● EXERCISE AIM: Present the following entries again, word for word and in full.
▼
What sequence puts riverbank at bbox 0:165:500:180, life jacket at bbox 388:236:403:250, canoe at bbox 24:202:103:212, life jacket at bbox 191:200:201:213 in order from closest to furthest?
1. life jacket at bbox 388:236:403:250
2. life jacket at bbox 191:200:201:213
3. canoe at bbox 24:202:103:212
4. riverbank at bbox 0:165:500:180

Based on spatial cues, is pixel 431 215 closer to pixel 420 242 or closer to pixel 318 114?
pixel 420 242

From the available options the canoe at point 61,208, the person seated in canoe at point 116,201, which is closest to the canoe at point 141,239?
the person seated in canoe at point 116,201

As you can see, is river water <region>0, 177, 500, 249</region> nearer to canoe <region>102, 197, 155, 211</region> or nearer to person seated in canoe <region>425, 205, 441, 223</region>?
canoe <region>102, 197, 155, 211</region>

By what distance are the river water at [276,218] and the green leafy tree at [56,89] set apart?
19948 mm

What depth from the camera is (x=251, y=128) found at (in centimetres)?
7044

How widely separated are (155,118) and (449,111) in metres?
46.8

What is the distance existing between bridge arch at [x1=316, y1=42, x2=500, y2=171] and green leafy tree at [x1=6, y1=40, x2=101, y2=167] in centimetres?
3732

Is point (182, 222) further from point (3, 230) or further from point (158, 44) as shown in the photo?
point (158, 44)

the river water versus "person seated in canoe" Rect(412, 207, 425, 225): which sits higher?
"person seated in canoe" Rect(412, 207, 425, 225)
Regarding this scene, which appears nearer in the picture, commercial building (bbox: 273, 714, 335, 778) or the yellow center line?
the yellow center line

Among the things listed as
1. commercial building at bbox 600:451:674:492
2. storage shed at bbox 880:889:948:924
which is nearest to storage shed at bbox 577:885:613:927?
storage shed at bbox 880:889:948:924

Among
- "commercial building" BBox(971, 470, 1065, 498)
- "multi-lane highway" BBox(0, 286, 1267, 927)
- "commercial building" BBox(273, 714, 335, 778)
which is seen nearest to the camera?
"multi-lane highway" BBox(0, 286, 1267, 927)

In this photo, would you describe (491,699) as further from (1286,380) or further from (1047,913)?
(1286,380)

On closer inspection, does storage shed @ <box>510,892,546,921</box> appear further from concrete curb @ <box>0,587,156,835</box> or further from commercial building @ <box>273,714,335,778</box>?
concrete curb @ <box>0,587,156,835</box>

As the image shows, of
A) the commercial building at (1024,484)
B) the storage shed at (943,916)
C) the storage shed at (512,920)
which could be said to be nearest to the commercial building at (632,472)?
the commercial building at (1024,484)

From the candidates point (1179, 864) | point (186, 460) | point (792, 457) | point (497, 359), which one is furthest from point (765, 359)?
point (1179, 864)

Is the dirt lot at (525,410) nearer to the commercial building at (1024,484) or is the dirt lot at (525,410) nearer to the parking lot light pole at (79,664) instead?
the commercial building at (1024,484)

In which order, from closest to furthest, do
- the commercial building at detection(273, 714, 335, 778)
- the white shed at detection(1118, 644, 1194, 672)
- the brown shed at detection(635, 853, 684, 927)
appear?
▲
● ANSWER IN FULL:
What sequence puts riverbank at bbox 0:165:500:180, life jacket at bbox 388:236:403:250, canoe at bbox 24:202:103:212, life jacket at bbox 191:200:201:213 in order from closest to furthest?
1. life jacket at bbox 388:236:403:250
2. life jacket at bbox 191:200:201:213
3. canoe at bbox 24:202:103:212
4. riverbank at bbox 0:165:500:180

Based on spatial cues, is pixel 431 215 closer to pixel 420 242 or closer to pixel 318 114?
pixel 420 242

From the available options the canoe at point 61,208, the person seated in canoe at point 116,201, which is closest to the canoe at point 141,239?
the person seated in canoe at point 116,201

As you can see, is river water <region>0, 177, 500, 249</region> nearer to canoe <region>102, 197, 155, 211</region> or nearer to person seated in canoe <region>425, 205, 441, 223</region>?
canoe <region>102, 197, 155, 211</region>

By what distance are the river water at [276,218] and the green leafy tree at [56,89] set apart?
19948 mm

What depth from the camera is (x=251, y=128) found at (in centimetres)?
7044

How widely separated are (155,118) and (449,111) in metres?
46.8

What is the distance existing between bridge arch at [x1=316, y1=42, x2=500, y2=171] and green leafy tree at [x1=6, y1=40, x2=101, y2=167] in centimetres?
3732

Is point (182, 222) further from point (3, 230) or further from point (158, 44) as shown in the photo?
point (158, 44)

the river water versus "person seated in canoe" Rect(412, 207, 425, 225): which sits higher?
"person seated in canoe" Rect(412, 207, 425, 225)
Regarding this scene, which appears nearer in the picture, commercial building (bbox: 273, 714, 335, 778) or the yellow center line?
the yellow center line

Among the things listed as
1. commercial building at bbox 600:451:674:492
2. storage shed at bbox 880:889:948:924
which is nearest to storage shed at bbox 577:885:613:927?
storage shed at bbox 880:889:948:924

Among
- "commercial building" BBox(971, 470, 1065, 498)
- "multi-lane highway" BBox(0, 286, 1267, 927)
- "commercial building" BBox(273, 714, 335, 778)
which is seen nearest to the camera?
"multi-lane highway" BBox(0, 286, 1267, 927)

In this photo, would you describe (491,699) as further from (1286,380) or further from (1047,913)?
(1286,380)

On closer inspection, does storage shed @ <box>510,892,546,921</box> appear further from concrete curb @ <box>0,587,156,835</box> or further from commercial building @ <box>273,714,335,778</box>?
concrete curb @ <box>0,587,156,835</box>

As the image shows, of
A) the commercial building at (1024,484)
B) the storage shed at (943,916)
C) the storage shed at (512,920)
which could be said to be nearest to the commercial building at (632,472)?
the commercial building at (1024,484)

From the candidates point (1179, 864) | point (186, 460) | point (792, 457) | point (497, 359), which one is furthest from point (765, 359)?
point (1179, 864)

Is the dirt lot at (525,410) nearer to the commercial building at (1024,484) or is the dirt lot at (525,410) nearer to the parking lot light pole at (79,664) instead?
the commercial building at (1024,484)

In which order, from closest to furthest, do
- the commercial building at detection(273, 714, 335, 778)
- the white shed at detection(1118, 644, 1194, 672)
- the brown shed at detection(635, 853, 684, 927)
appear?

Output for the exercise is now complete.